Flaherty was tight with the Ford family, going back to his time in the Ontario legislature with the mayor's father and former MPP Doug Ford Sr.
And it was Flaherty who nearly came to tears last November amid calls for Ford to resign or seek help following stunning allegations that he had smoked crack cocaine.
"At the end of the day, he has to make his own decision about what he ought to do," a visibly upset Flaherty said at the time.
The mayor, who is still embroiled in the scandal, described Flaherty as an honourable man who dedicated his life to his family and to public service.
"As finance minister ... he kept the country on track in the most difficult of financial times," Ford added. "Canada would not be where it is today without the efforts of Jim Flaherty."
Former Ontario premier Ernie Eves, who beat Flaherty for the provincial party's leadership in 2002, described him as a thoroughly decent, hard-working, professional and humble man.
"He developed a well-deserved reputation as being probably the leader of the democratic Western world in terms of policies to deal with the recent recession, to take us through those difficult times, and Canada actually led by example for the rest of the world," he told The Canadian Press.
"I think that's something that he always will be remembered for."
Flaherty didn't just steer Canada away from the economic abyss that swallowed so many others, but was instrumental in rescuing Ontario more than a decade earlier, his former colleagues said.
"When I think of Jim Flaherty, I think of someone who passionately believed in responsible government, in fiscal responsibility.
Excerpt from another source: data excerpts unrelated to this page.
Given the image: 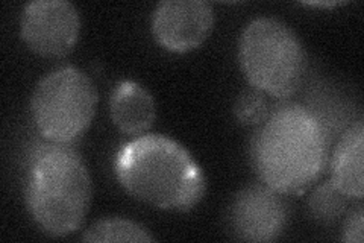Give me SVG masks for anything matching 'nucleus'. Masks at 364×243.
<instances>
[{"label": "nucleus", "mask_w": 364, "mask_h": 243, "mask_svg": "<svg viewBox=\"0 0 364 243\" xmlns=\"http://www.w3.org/2000/svg\"><path fill=\"white\" fill-rule=\"evenodd\" d=\"M254 166L266 186L281 195H301L321 178L328 160L323 122L299 103L269 113L252 140Z\"/></svg>", "instance_id": "obj_1"}, {"label": "nucleus", "mask_w": 364, "mask_h": 243, "mask_svg": "<svg viewBox=\"0 0 364 243\" xmlns=\"http://www.w3.org/2000/svg\"><path fill=\"white\" fill-rule=\"evenodd\" d=\"M120 186L159 210L188 212L203 198L207 180L188 150L161 134L124 143L114 160Z\"/></svg>", "instance_id": "obj_2"}, {"label": "nucleus", "mask_w": 364, "mask_h": 243, "mask_svg": "<svg viewBox=\"0 0 364 243\" xmlns=\"http://www.w3.org/2000/svg\"><path fill=\"white\" fill-rule=\"evenodd\" d=\"M91 204V178L85 163L67 145H41L32 155L26 180V205L36 224L52 237L81 228Z\"/></svg>", "instance_id": "obj_3"}, {"label": "nucleus", "mask_w": 364, "mask_h": 243, "mask_svg": "<svg viewBox=\"0 0 364 243\" xmlns=\"http://www.w3.org/2000/svg\"><path fill=\"white\" fill-rule=\"evenodd\" d=\"M238 61L250 87L284 99L299 88L306 55L296 32L278 19L249 21L238 43Z\"/></svg>", "instance_id": "obj_4"}, {"label": "nucleus", "mask_w": 364, "mask_h": 243, "mask_svg": "<svg viewBox=\"0 0 364 243\" xmlns=\"http://www.w3.org/2000/svg\"><path fill=\"white\" fill-rule=\"evenodd\" d=\"M97 91L77 67L65 66L46 75L31 99V114L43 138L68 145L82 137L93 122Z\"/></svg>", "instance_id": "obj_5"}, {"label": "nucleus", "mask_w": 364, "mask_h": 243, "mask_svg": "<svg viewBox=\"0 0 364 243\" xmlns=\"http://www.w3.org/2000/svg\"><path fill=\"white\" fill-rule=\"evenodd\" d=\"M21 38L40 56L61 58L70 52L81 32V19L67 0H36L23 8Z\"/></svg>", "instance_id": "obj_6"}, {"label": "nucleus", "mask_w": 364, "mask_h": 243, "mask_svg": "<svg viewBox=\"0 0 364 243\" xmlns=\"http://www.w3.org/2000/svg\"><path fill=\"white\" fill-rule=\"evenodd\" d=\"M214 11L203 0H164L152 14V32L164 49L187 53L210 37Z\"/></svg>", "instance_id": "obj_7"}, {"label": "nucleus", "mask_w": 364, "mask_h": 243, "mask_svg": "<svg viewBox=\"0 0 364 243\" xmlns=\"http://www.w3.org/2000/svg\"><path fill=\"white\" fill-rule=\"evenodd\" d=\"M287 205L282 195L266 184H250L231 205V229L240 240H277L287 224Z\"/></svg>", "instance_id": "obj_8"}, {"label": "nucleus", "mask_w": 364, "mask_h": 243, "mask_svg": "<svg viewBox=\"0 0 364 243\" xmlns=\"http://www.w3.org/2000/svg\"><path fill=\"white\" fill-rule=\"evenodd\" d=\"M109 114L117 130L128 135H141L151 130L156 118L155 100L143 86L122 81L112 90Z\"/></svg>", "instance_id": "obj_9"}, {"label": "nucleus", "mask_w": 364, "mask_h": 243, "mask_svg": "<svg viewBox=\"0 0 364 243\" xmlns=\"http://www.w3.org/2000/svg\"><path fill=\"white\" fill-rule=\"evenodd\" d=\"M363 157L364 128L358 120L341 135L331 160V182L348 200H363Z\"/></svg>", "instance_id": "obj_10"}, {"label": "nucleus", "mask_w": 364, "mask_h": 243, "mask_svg": "<svg viewBox=\"0 0 364 243\" xmlns=\"http://www.w3.org/2000/svg\"><path fill=\"white\" fill-rule=\"evenodd\" d=\"M84 242H154L155 237L143 225L124 217H107L85 229Z\"/></svg>", "instance_id": "obj_11"}, {"label": "nucleus", "mask_w": 364, "mask_h": 243, "mask_svg": "<svg viewBox=\"0 0 364 243\" xmlns=\"http://www.w3.org/2000/svg\"><path fill=\"white\" fill-rule=\"evenodd\" d=\"M348 198L334 184L329 181L318 186L310 196L309 208L314 221L323 225H331L343 216Z\"/></svg>", "instance_id": "obj_12"}, {"label": "nucleus", "mask_w": 364, "mask_h": 243, "mask_svg": "<svg viewBox=\"0 0 364 243\" xmlns=\"http://www.w3.org/2000/svg\"><path fill=\"white\" fill-rule=\"evenodd\" d=\"M234 113L237 119L243 125L258 126L263 123L269 115V103L264 93L259 90L250 87L242 91V95L237 98Z\"/></svg>", "instance_id": "obj_13"}, {"label": "nucleus", "mask_w": 364, "mask_h": 243, "mask_svg": "<svg viewBox=\"0 0 364 243\" xmlns=\"http://www.w3.org/2000/svg\"><path fill=\"white\" fill-rule=\"evenodd\" d=\"M363 208L357 207L354 212L349 214L346 219V224L343 228V240L352 243H361L363 242Z\"/></svg>", "instance_id": "obj_14"}]
</instances>
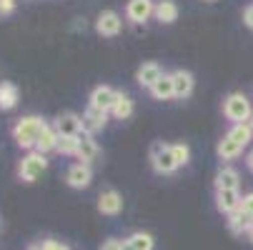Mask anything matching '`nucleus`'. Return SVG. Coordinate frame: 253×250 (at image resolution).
I'll list each match as a JSON object with an SVG mask.
<instances>
[{"instance_id":"f257e3e1","label":"nucleus","mask_w":253,"mask_h":250,"mask_svg":"<svg viewBox=\"0 0 253 250\" xmlns=\"http://www.w3.org/2000/svg\"><path fill=\"white\" fill-rule=\"evenodd\" d=\"M48 123L43 120V118H38V115H25V118H20L15 125H13V140L18 143V148H23V150H35V143H38V138H41V133H43V128H45Z\"/></svg>"},{"instance_id":"f03ea898","label":"nucleus","mask_w":253,"mask_h":250,"mask_svg":"<svg viewBox=\"0 0 253 250\" xmlns=\"http://www.w3.org/2000/svg\"><path fill=\"white\" fill-rule=\"evenodd\" d=\"M223 115L236 125V123H248L253 118V108H251V100L243 93H231L223 100Z\"/></svg>"},{"instance_id":"7ed1b4c3","label":"nucleus","mask_w":253,"mask_h":250,"mask_svg":"<svg viewBox=\"0 0 253 250\" xmlns=\"http://www.w3.org/2000/svg\"><path fill=\"white\" fill-rule=\"evenodd\" d=\"M45 170H48V158L41 155L38 150H30L18 165V178L20 183H35Z\"/></svg>"},{"instance_id":"20e7f679","label":"nucleus","mask_w":253,"mask_h":250,"mask_svg":"<svg viewBox=\"0 0 253 250\" xmlns=\"http://www.w3.org/2000/svg\"><path fill=\"white\" fill-rule=\"evenodd\" d=\"M151 165L158 175H170L178 170V163L173 158V148L168 145V143H153L151 145Z\"/></svg>"},{"instance_id":"39448f33","label":"nucleus","mask_w":253,"mask_h":250,"mask_svg":"<svg viewBox=\"0 0 253 250\" xmlns=\"http://www.w3.org/2000/svg\"><path fill=\"white\" fill-rule=\"evenodd\" d=\"M53 128L60 138H78L83 133V118L78 113H60L53 120Z\"/></svg>"},{"instance_id":"423d86ee","label":"nucleus","mask_w":253,"mask_h":250,"mask_svg":"<svg viewBox=\"0 0 253 250\" xmlns=\"http://www.w3.org/2000/svg\"><path fill=\"white\" fill-rule=\"evenodd\" d=\"M123 28V20L116 10H103L98 18H95V33L103 35V38H116Z\"/></svg>"},{"instance_id":"0eeeda50","label":"nucleus","mask_w":253,"mask_h":250,"mask_svg":"<svg viewBox=\"0 0 253 250\" xmlns=\"http://www.w3.org/2000/svg\"><path fill=\"white\" fill-rule=\"evenodd\" d=\"M90 180H93V168L88 163H73L68 168V173H65V183L70 188H76V190L88 188Z\"/></svg>"},{"instance_id":"6e6552de","label":"nucleus","mask_w":253,"mask_h":250,"mask_svg":"<svg viewBox=\"0 0 253 250\" xmlns=\"http://www.w3.org/2000/svg\"><path fill=\"white\" fill-rule=\"evenodd\" d=\"M118 95H121V93H118L116 88H111V85H98V88L90 93V103H88V105H93V108H98V110L111 113V108L116 105Z\"/></svg>"},{"instance_id":"1a4fd4ad","label":"nucleus","mask_w":253,"mask_h":250,"mask_svg":"<svg viewBox=\"0 0 253 250\" xmlns=\"http://www.w3.org/2000/svg\"><path fill=\"white\" fill-rule=\"evenodd\" d=\"M161 75H163V68H161L156 60L143 63V65L135 70V80H138V85H140V88H146V90H151V88L161 80Z\"/></svg>"},{"instance_id":"9d476101","label":"nucleus","mask_w":253,"mask_h":250,"mask_svg":"<svg viewBox=\"0 0 253 250\" xmlns=\"http://www.w3.org/2000/svg\"><path fill=\"white\" fill-rule=\"evenodd\" d=\"M153 13H156L153 0H128V5H126V15L130 23H146Z\"/></svg>"},{"instance_id":"9b49d317","label":"nucleus","mask_w":253,"mask_h":250,"mask_svg":"<svg viewBox=\"0 0 253 250\" xmlns=\"http://www.w3.org/2000/svg\"><path fill=\"white\" fill-rule=\"evenodd\" d=\"M98 155H100V148H98L95 138H93L90 133H81V135H78V153H76L78 163H88V165H90Z\"/></svg>"},{"instance_id":"f8f14e48","label":"nucleus","mask_w":253,"mask_h":250,"mask_svg":"<svg viewBox=\"0 0 253 250\" xmlns=\"http://www.w3.org/2000/svg\"><path fill=\"white\" fill-rule=\"evenodd\" d=\"M108 115H111V113L98 110V108H93V105H88V108H85V113L81 115V118H83V133H90V135H95L98 130H103V128L108 125Z\"/></svg>"},{"instance_id":"ddd939ff","label":"nucleus","mask_w":253,"mask_h":250,"mask_svg":"<svg viewBox=\"0 0 253 250\" xmlns=\"http://www.w3.org/2000/svg\"><path fill=\"white\" fill-rule=\"evenodd\" d=\"M98 210L103 213V215H118V213L123 210V195L118 190H103L98 195Z\"/></svg>"},{"instance_id":"4468645a","label":"nucleus","mask_w":253,"mask_h":250,"mask_svg":"<svg viewBox=\"0 0 253 250\" xmlns=\"http://www.w3.org/2000/svg\"><path fill=\"white\" fill-rule=\"evenodd\" d=\"M241 200H243L241 190H215V208L226 213V215H231V213L241 208Z\"/></svg>"},{"instance_id":"2eb2a0df","label":"nucleus","mask_w":253,"mask_h":250,"mask_svg":"<svg viewBox=\"0 0 253 250\" xmlns=\"http://www.w3.org/2000/svg\"><path fill=\"white\" fill-rule=\"evenodd\" d=\"M193 88H196V80H193V75L188 73V70H173V90H175V98L178 100H183V98H188L191 93H193Z\"/></svg>"},{"instance_id":"dca6fc26","label":"nucleus","mask_w":253,"mask_h":250,"mask_svg":"<svg viewBox=\"0 0 253 250\" xmlns=\"http://www.w3.org/2000/svg\"><path fill=\"white\" fill-rule=\"evenodd\" d=\"M238 185H241V175L236 168L226 165L215 173V190H238Z\"/></svg>"},{"instance_id":"f3484780","label":"nucleus","mask_w":253,"mask_h":250,"mask_svg":"<svg viewBox=\"0 0 253 250\" xmlns=\"http://www.w3.org/2000/svg\"><path fill=\"white\" fill-rule=\"evenodd\" d=\"M58 140H60V135H58V133H55V128L48 123V125L43 128V133H41L38 143H35V150H38L41 155H48V153H53V150L58 148Z\"/></svg>"},{"instance_id":"a211bd4d","label":"nucleus","mask_w":253,"mask_h":250,"mask_svg":"<svg viewBox=\"0 0 253 250\" xmlns=\"http://www.w3.org/2000/svg\"><path fill=\"white\" fill-rule=\"evenodd\" d=\"M18 100H20V90L15 83H10V80L0 83V110H13Z\"/></svg>"},{"instance_id":"6ab92c4d","label":"nucleus","mask_w":253,"mask_h":250,"mask_svg":"<svg viewBox=\"0 0 253 250\" xmlns=\"http://www.w3.org/2000/svg\"><path fill=\"white\" fill-rule=\"evenodd\" d=\"M251 228H253V218L248 215V213H243L241 208L228 215V230H231L233 235H243V233L248 235Z\"/></svg>"},{"instance_id":"aec40b11","label":"nucleus","mask_w":253,"mask_h":250,"mask_svg":"<svg viewBox=\"0 0 253 250\" xmlns=\"http://www.w3.org/2000/svg\"><path fill=\"white\" fill-rule=\"evenodd\" d=\"M156 20L163 23V25H170L178 20V5H175V0H158L156 3Z\"/></svg>"},{"instance_id":"412c9836","label":"nucleus","mask_w":253,"mask_h":250,"mask_svg":"<svg viewBox=\"0 0 253 250\" xmlns=\"http://www.w3.org/2000/svg\"><path fill=\"white\" fill-rule=\"evenodd\" d=\"M156 100H170V98H175V90H173V73H163L161 75V80L148 90Z\"/></svg>"},{"instance_id":"4be33fe9","label":"nucleus","mask_w":253,"mask_h":250,"mask_svg":"<svg viewBox=\"0 0 253 250\" xmlns=\"http://www.w3.org/2000/svg\"><path fill=\"white\" fill-rule=\"evenodd\" d=\"M133 110H135V105H133L130 95L121 93V95H118V100H116V105L111 108V115H113L116 120H128V118L133 115Z\"/></svg>"},{"instance_id":"5701e85b","label":"nucleus","mask_w":253,"mask_h":250,"mask_svg":"<svg viewBox=\"0 0 253 250\" xmlns=\"http://www.w3.org/2000/svg\"><path fill=\"white\" fill-rule=\"evenodd\" d=\"M231 140H236L241 148H246L248 143L253 140V125L251 123H236V125H231V130L226 133Z\"/></svg>"},{"instance_id":"b1692460","label":"nucleus","mask_w":253,"mask_h":250,"mask_svg":"<svg viewBox=\"0 0 253 250\" xmlns=\"http://www.w3.org/2000/svg\"><path fill=\"white\" fill-rule=\"evenodd\" d=\"M215 153H218V158H221V160H236V158L243 153V148L238 145L236 140H231L228 135H223V140L218 143V148H215Z\"/></svg>"},{"instance_id":"393cba45","label":"nucleus","mask_w":253,"mask_h":250,"mask_svg":"<svg viewBox=\"0 0 253 250\" xmlns=\"http://www.w3.org/2000/svg\"><path fill=\"white\" fill-rule=\"evenodd\" d=\"M128 240H130V245L135 250H153V245H156V240H153L151 233H133Z\"/></svg>"},{"instance_id":"a878e982","label":"nucleus","mask_w":253,"mask_h":250,"mask_svg":"<svg viewBox=\"0 0 253 250\" xmlns=\"http://www.w3.org/2000/svg\"><path fill=\"white\" fill-rule=\"evenodd\" d=\"M170 148H173V158H175L178 168H183V165L191 163V148L186 145V143H175V145H170Z\"/></svg>"},{"instance_id":"bb28decb","label":"nucleus","mask_w":253,"mask_h":250,"mask_svg":"<svg viewBox=\"0 0 253 250\" xmlns=\"http://www.w3.org/2000/svg\"><path fill=\"white\" fill-rule=\"evenodd\" d=\"M55 153H60V155H73V158H76V153H78V138H60Z\"/></svg>"},{"instance_id":"cd10ccee","label":"nucleus","mask_w":253,"mask_h":250,"mask_svg":"<svg viewBox=\"0 0 253 250\" xmlns=\"http://www.w3.org/2000/svg\"><path fill=\"white\" fill-rule=\"evenodd\" d=\"M15 13V0H0V18Z\"/></svg>"},{"instance_id":"c85d7f7f","label":"nucleus","mask_w":253,"mask_h":250,"mask_svg":"<svg viewBox=\"0 0 253 250\" xmlns=\"http://www.w3.org/2000/svg\"><path fill=\"white\" fill-rule=\"evenodd\" d=\"M241 210H243V213H248V215L253 218V193L243 195V200H241Z\"/></svg>"},{"instance_id":"c756f323","label":"nucleus","mask_w":253,"mask_h":250,"mask_svg":"<svg viewBox=\"0 0 253 250\" xmlns=\"http://www.w3.org/2000/svg\"><path fill=\"white\" fill-rule=\"evenodd\" d=\"M121 245H123V240H118V238H108V240H103L100 250H121Z\"/></svg>"},{"instance_id":"7c9ffc66","label":"nucleus","mask_w":253,"mask_h":250,"mask_svg":"<svg viewBox=\"0 0 253 250\" xmlns=\"http://www.w3.org/2000/svg\"><path fill=\"white\" fill-rule=\"evenodd\" d=\"M43 245H45V250H70L65 243H60V240H43Z\"/></svg>"},{"instance_id":"2f4dec72","label":"nucleus","mask_w":253,"mask_h":250,"mask_svg":"<svg viewBox=\"0 0 253 250\" xmlns=\"http://www.w3.org/2000/svg\"><path fill=\"white\" fill-rule=\"evenodd\" d=\"M243 23H246V28L253 30V3L246 5V10H243Z\"/></svg>"},{"instance_id":"473e14b6","label":"nucleus","mask_w":253,"mask_h":250,"mask_svg":"<svg viewBox=\"0 0 253 250\" xmlns=\"http://www.w3.org/2000/svg\"><path fill=\"white\" fill-rule=\"evenodd\" d=\"M246 165H248V170L253 173V150L248 153V158H246Z\"/></svg>"},{"instance_id":"72a5a7b5","label":"nucleus","mask_w":253,"mask_h":250,"mask_svg":"<svg viewBox=\"0 0 253 250\" xmlns=\"http://www.w3.org/2000/svg\"><path fill=\"white\" fill-rule=\"evenodd\" d=\"M121 250H135V248H133V245H130V240L126 238V240H123V245H121Z\"/></svg>"},{"instance_id":"f704fd0d","label":"nucleus","mask_w":253,"mask_h":250,"mask_svg":"<svg viewBox=\"0 0 253 250\" xmlns=\"http://www.w3.org/2000/svg\"><path fill=\"white\" fill-rule=\"evenodd\" d=\"M28 250H45V245H43V243H33Z\"/></svg>"},{"instance_id":"c9c22d12","label":"nucleus","mask_w":253,"mask_h":250,"mask_svg":"<svg viewBox=\"0 0 253 250\" xmlns=\"http://www.w3.org/2000/svg\"><path fill=\"white\" fill-rule=\"evenodd\" d=\"M248 240H251V243H253V228H251V230H248Z\"/></svg>"},{"instance_id":"e433bc0d","label":"nucleus","mask_w":253,"mask_h":250,"mask_svg":"<svg viewBox=\"0 0 253 250\" xmlns=\"http://www.w3.org/2000/svg\"><path fill=\"white\" fill-rule=\"evenodd\" d=\"M203 3H215V0H203Z\"/></svg>"}]
</instances>
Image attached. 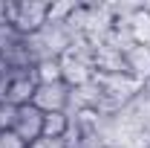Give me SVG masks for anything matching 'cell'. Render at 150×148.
I'll return each instance as SVG.
<instances>
[{"instance_id":"cell-10","label":"cell","mask_w":150,"mask_h":148,"mask_svg":"<svg viewBox=\"0 0 150 148\" xmlns=\"http://www.w3.org/2000/svg\"><path fill=\"white\" fill-rule=\"evenodd\" d=\"M15 116H18V108H12V105H0V137L15 128Z\"/></svg>"},{"instance_id":"cell-1","label":"cell","mask_w":150,"mask_h":148,"mask_svg":"<svg viewBox=\"0 0 150 148\" xmlns=\"http://www.w3.org/2000/svg\"><path fill=\"white\" fill-rule=\"evenodd\" d=\"M46 12L49 3L40 0H18V3H6V23L18 32L20 38H35L46 29Z\"/></svg>"},{"instance_id":"cell-12","label":"cell","mask_w":150,"mask_h":148,"mask_svg":"<svg viewBox=\"0 0 150 148\" xmlns=\"http://www.w3.org/2000/svg\"><path fill=\"white\" fill-rule=\"evenodd\" d=\"M49 145V142H46V139H40V142H35V145H26V148H46Z\"/></svg>"},{"instance_id":"cell-5","label":"cell","mask_w":150,"mask_h":148,"mask_svg":"<svg viewBox=\"0 0 150 148\" xmlns=\"http://www.w3.org/2000/svg\"><path fill=\"white\" fill-rule=\"evenodd\" d=\"M69 102H72V90L67 84H38L32 108H38L40 113H58V111H67Z\"/></svg>"},{"instance_id":"cell-7","label":"cell","mask_w":150,"mask_h":148,"mask_svg":"<svg viewBox=\"0 0 150 148\" xmlns=\"http://www.w3.org/2000/svg\"><path fill=\"white\" fill-rule=\"evenodd\" d=\"M38 84H64V73H61V61L58 55H40L32 67Z\"/></svg>"},{"instance_id":"cell-2","label":"cell","mask_w":150,"mask_h":148,"mask_svg":"<svg viewBox=\"0 0 150 148\" xmlns=\"http://www.w3.org/2000/svg\"><path fill=\"white\" fill-rule=\"evenodd\" d=\"M61 73H64V84L69 87V90H78V87H87L90 81H95V70L93 64H90V58L84 55V52H78L75 47L69 50H64L61 55Z\"/></svg>"},{"instance_id":"cell-13","label":"cell","mask_w":150,"mask_h":148,"mask_svg":"<svg viewBox=\"0 0 150 148\" xmlns=\"http://www.w3.org/2000/svg\"><path fill=\"white\" fill-rule=\"evenodd\" d=\"M144 148H150V145H144Z\"/></svg>"},{"instance_id":"cell-3","label":"cell","mask_w":150,"mask_h":148,"mask_svg":"<svg viewBox=\"0 0 150 148\" xmlns=\"http://www.w3.org/2000/svg\"><path fill=\"white\" fill-rule=\"evenodd\" d=\"M38 93V81L32 70H18V73H9V84H6V102L3 105H12V108H26L32 105Z\"/></svg>"},{"instance_id":"cell-11","label":"cell","mask_w":150,"mask_h":148,"mask_svg":"<svg viewBox=\"0 0 150 148\" xmlns=\"http://www.w3.org/2000/svg\"><path fill=\"white\" fill-rule=\"evenodd\" d=\"M0 148H26V145H23L18 137L9 131V134H3V137H0Z\"/></svg>"},{"instance_id":"cell-9","label":"cell","mask_w":150,"mask_h":148,"mask_svg":"<svg viewBox=\"0 0 150 148\" xmlns=\"http://www.w3.org/2000/svg\"><path fill=\"white\" fill-rule=\"evenodd\" d=\"M124 26L133 35V41H147L150 38V9L147 6H136L130 15L124 18Z\"/></svg>"},{"instance_id":"cell-4","label":"cell","mask_w":150,"mask_h":148,"mask_svg":"<svg viewBox=\"0 0 150 148\" xmlns=\"http://www.w3.org/2000/svg\"><path fill=\"white\" fill-rule=\"evenodd\" d=\"M43 113L32 108V105H26V108H18V116H15V128L12 134L18 137L23 145H35L43 139Z\"/></svg>"},{"instance_id":"cell-6","label":"cell","mask_w":150,"mask_h":148,"mask_svg":"<svg viewBox=\"0 0 150 148\" xmlns=\"http://www.w3.org/2000/svg\"><path fill=\"white\" fill-rule=\"evenodd\" d=\"M124 73L136 81L150 78V41H133L124 50Z\"/></svg>"},{"instance_id":"cell-8","label":"cell","mask_w":150,"mask_h":148,"mask_svg":"<svg viewBox=\"0 0 150 148\" xmlns=\"http://www.w3.org/2000/svg\"><path fill=\"white\" fill-rule=\"evenodd\" d=\"M43 139L46 142H61L69 131H72V119L67 111H58V113H43Z\"/></svg>"}]
</instances>
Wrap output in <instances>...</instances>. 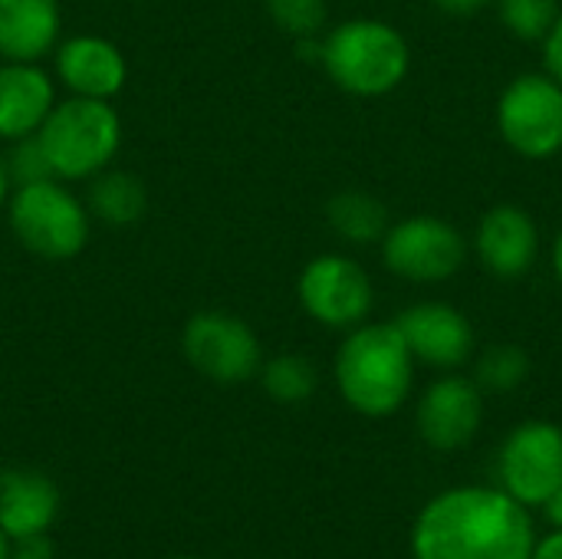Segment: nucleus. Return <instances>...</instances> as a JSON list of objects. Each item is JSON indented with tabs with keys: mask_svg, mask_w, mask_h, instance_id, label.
Here are the masks:
<instances>
[{
	"mask_svg": "<svg viewBox=\"0 0 562 559\" xmlns=\"http://www.w3.org/2000/svg\"><path fill=\"white\" fill-rule=\"evenodd\" d=\"M540 511L547 514V521H550L553 530H562V484L547 497V504H543Z\"/></svg>",
	"mask_w": 562,
	"mask_h": 559,
	"instance_id": "c85d7f7f",
	"label": "nucleus"
},
{
	"mask_svg": "<svg viewBox=\"0 0 562 559\" xmlns=\"http://www.w3.org/2000/svg\"><path fill=\"white\" fill-rule=\"evenodd\" d=\"M477 389L484 395H507L517 392L527 379H530V356L524 346L517 343H497L487 346L477 359H474V376Z\"/></svg>",
	"mask_w": 562,
	"mask_h": 559,
	"instance_id": "aec40b11",
	"label": "nucleus"
},
{
	"mask_svg": "<svg viewBox=\"0 0 562 559\" xmlns=\"http://www.w3.org/2000/svg\"><path fill=\"white\" fill-rule=\"evenodd\" d=\"M178 559H201V557H178Z\"/></svg>",
	"mask_w": 562,
	"mask_h": 559,
	"instance_id": "473e14b6",
	"label": "nucleus"
},
{
	"mask_svg": "<svg viewBox=\"0 0 562 559\" xmlns=\"http://www.w3.org/2000/svg\"><path fill=\"white\" fill-rule=\"evenodd\" d=\"M392 323L398 326L402 339L408 343V353L422 366L454 372L474 356V326L451 303L425 300L402 310Z\"/></svg>",
	"mask_w": 562,
	"mask_h": 559,
	"instance_id": "f8f14e48",
	"label": "nucleus"
},
{
	"mask_svg": "<svg viewBox=\"0 0 562 559\" xmlns=\"http://www.w3.org/2000/svg\"><path fill=\"white\" fill-rule=\"evenodd\" d=\"M326 221L336 237H342L346 244H356V247L379 244L392 224L385 201L369 191H359V188L333 194L326 204Z\"/></svg>",
	"mask_w": 562,
	"mask_h": 559,
	"instance_id": "a211bd4d",
	"label": "nucleus"
},
{
	"mask_svg": "<svg viewBox=\"0 0 562 559\" xmlns=\"http://www.w3.org/2000/svg\"><path fill=\"white\" fill-rule=\"evenodd\" d=\"M319 66L349 96L379 99L395 92L408 69L412 49L402 30L375 16H356L323 36Z\"/></svg>",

That's his brand," said Tory MPP Frank Klees, a former cabinet minister.
"That's what he left here in this province ... that's what he took to the federal level of parliament."
As news of Flaherty's death spread in the halls of Queen's Park, members of the legislature stood for a minute of silence before suddenly adjourning.
Many wandered out into the halls with shocked faces, some unable to find the words to describe how they felt.
"I feel empty," said longtime MPP John O'Toole, who worked as Flaherty's parliamentary assistant when he was finance minister.
Opposition Leader Tim Hudak, who worked with Flaherty in government and co-chaired his leadership campaign, could barely hold back tears as he spoke of his friend, a "legend in Canadian politics."
"You saw the man and you saw the huge heart, you saw what he was made of," he said.
"The sad reality is he's gone and I never had a chance to say goodbye and thanks."
The loss is even more profound as Flaherty's wife, health critic Christine Elliott, is a member of their party's family, Hudak said.
"Jim's three sons should be damn proud of what their father accomplished," he said.
Flaherty will go down in history as was one of the pioneers of the controversial Common Sense Revolution — along with John Baird — that propelled the Tories to power in 1995.
They cut taxes and slashed spending in Ontario, including a 22 per cent reduction in welfare rates. The drastic reforms sparked angry labour unrest and widespread protests that culminated in a violent clash between police and anti-poverty activists on the front lawn of the provincial legislature in 2000.
"I remember often sitting in that legislature with Jim and we heard the drums beating outside, and they weren't welcoming sounds," said Klees.
"They were the sounds of people who opposed what we were trying to do in terms of bringing fiscal responsibility to this office. Jim was at the forefront of that."
Flaherty, who left provincial politics in 2005, was a plain-spoken man with a great sense of humour, a tough debater — a "clean-up hitter" — who never left anything on the table, Klees said of his one-time leadership rival.
Liberal Premier Kathleen Wynne, whose opposition to the Common Sense Revolution spurred her entry to provincial politics, described him as a "feisty, articulate spirit in this place."
"Canada has lost a great Canadian," she said.
But Flaherty's real passion as Ontario finance minister was establishing a common securities regulator, which he pursued at the federal level, said O'Toole.
But he had limited success: only Ontario and British Columbia have signed on.
O'Toole said he joined his ailing friend for drinks just a few weeks ago. Flaherty looked "very poor, really terrible," but had a little glint in his eye, leading him to suspect that Flaherty might retire and finally "have some fun."
"It's tragic, just tragic ... to have so much and then to receive so little," he said.